* _Problem description_:
Tally the lines in the following entries that include the word "课堂表现"; state only the total.

* _Dataset excerpts_:
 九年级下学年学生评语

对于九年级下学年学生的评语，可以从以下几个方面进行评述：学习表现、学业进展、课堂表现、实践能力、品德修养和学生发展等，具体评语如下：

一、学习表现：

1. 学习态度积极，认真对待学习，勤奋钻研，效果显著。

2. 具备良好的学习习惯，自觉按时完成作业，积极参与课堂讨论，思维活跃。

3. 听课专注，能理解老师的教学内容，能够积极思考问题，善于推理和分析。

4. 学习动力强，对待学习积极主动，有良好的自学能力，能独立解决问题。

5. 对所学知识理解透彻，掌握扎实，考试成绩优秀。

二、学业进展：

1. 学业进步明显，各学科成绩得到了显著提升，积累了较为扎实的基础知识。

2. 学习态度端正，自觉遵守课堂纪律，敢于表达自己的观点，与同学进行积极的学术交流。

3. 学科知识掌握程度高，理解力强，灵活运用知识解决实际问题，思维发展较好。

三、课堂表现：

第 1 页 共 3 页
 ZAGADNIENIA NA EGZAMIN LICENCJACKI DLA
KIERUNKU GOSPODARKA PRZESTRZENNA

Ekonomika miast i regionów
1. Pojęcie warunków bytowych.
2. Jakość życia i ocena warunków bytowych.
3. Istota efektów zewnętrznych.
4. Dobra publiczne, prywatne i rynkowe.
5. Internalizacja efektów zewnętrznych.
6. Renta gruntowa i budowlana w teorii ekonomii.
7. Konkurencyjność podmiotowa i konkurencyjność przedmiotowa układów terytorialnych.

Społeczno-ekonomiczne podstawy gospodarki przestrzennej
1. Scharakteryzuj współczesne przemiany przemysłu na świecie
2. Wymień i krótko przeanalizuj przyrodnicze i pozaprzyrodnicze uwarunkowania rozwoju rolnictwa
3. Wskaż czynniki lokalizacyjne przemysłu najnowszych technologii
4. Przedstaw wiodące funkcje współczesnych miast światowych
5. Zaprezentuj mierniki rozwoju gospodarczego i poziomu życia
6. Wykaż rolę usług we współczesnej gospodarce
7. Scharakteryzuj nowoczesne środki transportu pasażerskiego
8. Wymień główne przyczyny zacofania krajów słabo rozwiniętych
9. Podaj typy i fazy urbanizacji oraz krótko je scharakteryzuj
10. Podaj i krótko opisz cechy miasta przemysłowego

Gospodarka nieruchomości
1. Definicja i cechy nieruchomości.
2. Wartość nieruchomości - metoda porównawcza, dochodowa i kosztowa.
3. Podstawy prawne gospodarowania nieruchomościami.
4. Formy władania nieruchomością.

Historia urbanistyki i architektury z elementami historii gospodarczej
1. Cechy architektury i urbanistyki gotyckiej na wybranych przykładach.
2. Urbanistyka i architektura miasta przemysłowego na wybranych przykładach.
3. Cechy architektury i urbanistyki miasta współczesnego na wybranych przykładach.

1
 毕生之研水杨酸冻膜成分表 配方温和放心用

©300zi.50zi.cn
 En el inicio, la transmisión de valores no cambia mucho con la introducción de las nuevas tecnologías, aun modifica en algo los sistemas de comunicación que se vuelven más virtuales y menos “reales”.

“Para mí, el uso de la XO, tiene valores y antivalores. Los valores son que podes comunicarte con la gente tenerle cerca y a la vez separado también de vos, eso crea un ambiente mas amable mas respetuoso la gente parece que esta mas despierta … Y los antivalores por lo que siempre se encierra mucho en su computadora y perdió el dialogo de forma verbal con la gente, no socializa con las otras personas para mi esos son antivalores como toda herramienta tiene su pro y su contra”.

* _Result for this exercise_:
2